# 文章の一部

※ ※ ※

健康上の問題で病院に通院したところ、医師からも会社へ出社し続けてはならないような症状であると診断されたことを退職理由として使用するのも1つの方法です。

健康上の理由であるため、会社側もこれ以上業務を継続させることで労災等に繋がることを恐れて、無理な引き留めを行うことも少ないと考えられます。

会社によっては、診断書を求められる場合もあります。より自身の主張に信憑性をもたせるためにも、病院で診断書を発行してもらうことをお勧めします。

健康上の問題の退職理由例文
お時間を頂き、ありがとうございます。

しばらく体調不良を我慢して出社しておりましたが、先日病院で診察を受けたところ、医師よりしばらくの間休養を取る必要があると言われました。
休職することも考えましたが、完治するまでに長期間を要することが想定されるため、退職を決意いたしました。

〇〇月を持ちまして退職したいと考えています。
何卒ご理解頂けますと幸いです。

新たな業務へのチャレンジを理由にする場合

新たな業務へのチャレンジすることというプラスの退職理由にすることで、退職の申し出を否定したり引き留めることが難しくなります。

新たなスキルを獲得してキャリアアップしようとしている本人を否定することは、個人の成長をしてまで会社に貢献させることになるため、退職トラブルにも発展しにくいと考えられます。

新たな業務にチャレンジする退職理由例文
お時間を頂き、ありがとうございます。

実は以前より挑戦したい業務がありまして、自身の年齢を考えるとチャレンジするなら今しか無いと思い、退職を決意しました。
〇〇月を持って退職したいと考えています。

※ ※ ※

# データ
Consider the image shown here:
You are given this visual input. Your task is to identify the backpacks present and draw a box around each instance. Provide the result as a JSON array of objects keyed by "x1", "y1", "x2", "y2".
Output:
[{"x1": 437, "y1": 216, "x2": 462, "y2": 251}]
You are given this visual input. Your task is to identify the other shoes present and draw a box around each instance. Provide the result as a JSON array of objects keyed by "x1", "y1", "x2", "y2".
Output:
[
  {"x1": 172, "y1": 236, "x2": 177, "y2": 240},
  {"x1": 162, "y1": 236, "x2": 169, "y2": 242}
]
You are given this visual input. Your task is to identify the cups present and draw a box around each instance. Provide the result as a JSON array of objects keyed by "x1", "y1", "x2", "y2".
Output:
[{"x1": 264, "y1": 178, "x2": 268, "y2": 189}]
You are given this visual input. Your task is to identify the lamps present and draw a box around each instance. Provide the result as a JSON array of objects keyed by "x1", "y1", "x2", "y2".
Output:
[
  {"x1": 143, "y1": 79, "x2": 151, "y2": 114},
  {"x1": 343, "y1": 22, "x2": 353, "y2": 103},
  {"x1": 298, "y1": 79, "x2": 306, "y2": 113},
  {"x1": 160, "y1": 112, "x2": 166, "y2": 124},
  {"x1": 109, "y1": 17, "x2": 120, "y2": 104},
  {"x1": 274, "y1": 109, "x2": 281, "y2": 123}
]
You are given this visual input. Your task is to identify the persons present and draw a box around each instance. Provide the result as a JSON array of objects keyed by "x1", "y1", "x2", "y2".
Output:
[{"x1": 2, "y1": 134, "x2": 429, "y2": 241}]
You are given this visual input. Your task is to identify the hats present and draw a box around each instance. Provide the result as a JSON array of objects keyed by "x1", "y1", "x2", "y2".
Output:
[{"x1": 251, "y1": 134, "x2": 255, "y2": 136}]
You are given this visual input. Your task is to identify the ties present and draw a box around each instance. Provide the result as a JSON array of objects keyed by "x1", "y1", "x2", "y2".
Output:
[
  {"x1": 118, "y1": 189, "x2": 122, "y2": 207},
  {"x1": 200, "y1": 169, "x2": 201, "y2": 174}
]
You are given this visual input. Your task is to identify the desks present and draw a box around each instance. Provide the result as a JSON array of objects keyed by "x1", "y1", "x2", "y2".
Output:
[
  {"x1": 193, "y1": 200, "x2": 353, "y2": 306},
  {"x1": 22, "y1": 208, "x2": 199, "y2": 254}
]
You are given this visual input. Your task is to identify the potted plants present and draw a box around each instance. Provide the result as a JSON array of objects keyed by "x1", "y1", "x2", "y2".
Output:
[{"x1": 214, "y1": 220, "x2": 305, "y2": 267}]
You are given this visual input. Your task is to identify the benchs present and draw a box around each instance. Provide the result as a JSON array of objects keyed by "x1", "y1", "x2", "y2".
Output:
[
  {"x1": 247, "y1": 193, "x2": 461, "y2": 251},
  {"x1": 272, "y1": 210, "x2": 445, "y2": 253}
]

※ ※ ※

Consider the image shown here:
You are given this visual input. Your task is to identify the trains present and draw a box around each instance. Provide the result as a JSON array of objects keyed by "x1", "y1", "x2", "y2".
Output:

※ ※ ※

# やること
退職理由についての文章を、「新たな業務へのチャレンジする」から「と思い、退職を決意しました。」まで全部書き直してください。その際、「チャレンジ」を「挑戦」に置き換えてください。

# 答え
新たな業務への挑戦することというプラスの退職理由にすることで、退職の申し出を否定したり引き留めることが難しくなります。

新たなスキルを獲得してキャリアアップしようとしている本人を否定することは、個人の成長をしてまで会社に貢献させることになるため、退職トラブルにも発展しにくいと考えられます。

新たな業務に挑戦する退職理由例文
お時間を頂き、ありがとうございます。

実は以前より挑戦したい業務がありまして、自身の年齢を考えると挑戦するなら今しか無いと思い、退職を決意しました。